In mathematics, a fractal is a geometric shape containing detailed structure at arbitrarily small scales, usually having a fractal dimension strictly exceeding the topological dimension. Many fractals appear similar at various scales, as illustrated in successive magnifications of the Mandelbrot set. This exhibition of similar patterns at increasingly smaller scales is called self-similarity, also known as expanding symmetry or unfolding symmetry; if this replication is exactly the same at every scale, as in the Menger sponge, the shape is called affine self-similar. Fractal geometry relates to the mathematical branch of measure theory by their Hausdorff dimension.

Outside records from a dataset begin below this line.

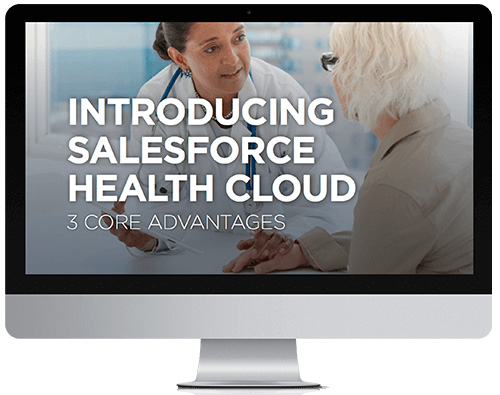 Salesforce Health Cloud - 3 Core Advantages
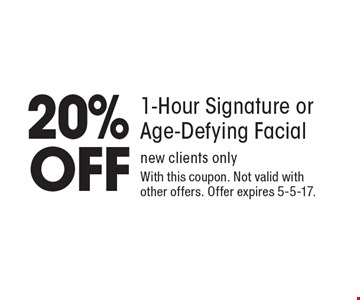 20% OFF 1-Hour Signature or Age-Defying Facial new clients only. With this coupon. Not valid with other offers. Offer expires 5-5-17.
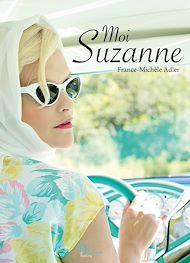 Téléchargez le livre :  Moi Suzanne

One way that fractals are different from finite geometric figures is how they scale. Doubling the edge lengths of a filled polygon multiplies its area by four, which is two (the ratio of the new to the old side length) raised to the power of two (the conventional dimension of the filled polygon). Likewise, if the radius of a filled sphere is doubled, its volume scales by eight, which is two (the ratio of the new to the old radius) to the power of three (the conventional dimension of the filled sphere). However, if a fractal's one-dimensional lengths are all doubled, the spatial content of the fractal scales by a power that is not necessarily an integer and is in general greater than its conventional dimension. This power is called the fractal dimension of the geometric object, to distinguish it from the conventional dimension (which is formally called the topological dimension).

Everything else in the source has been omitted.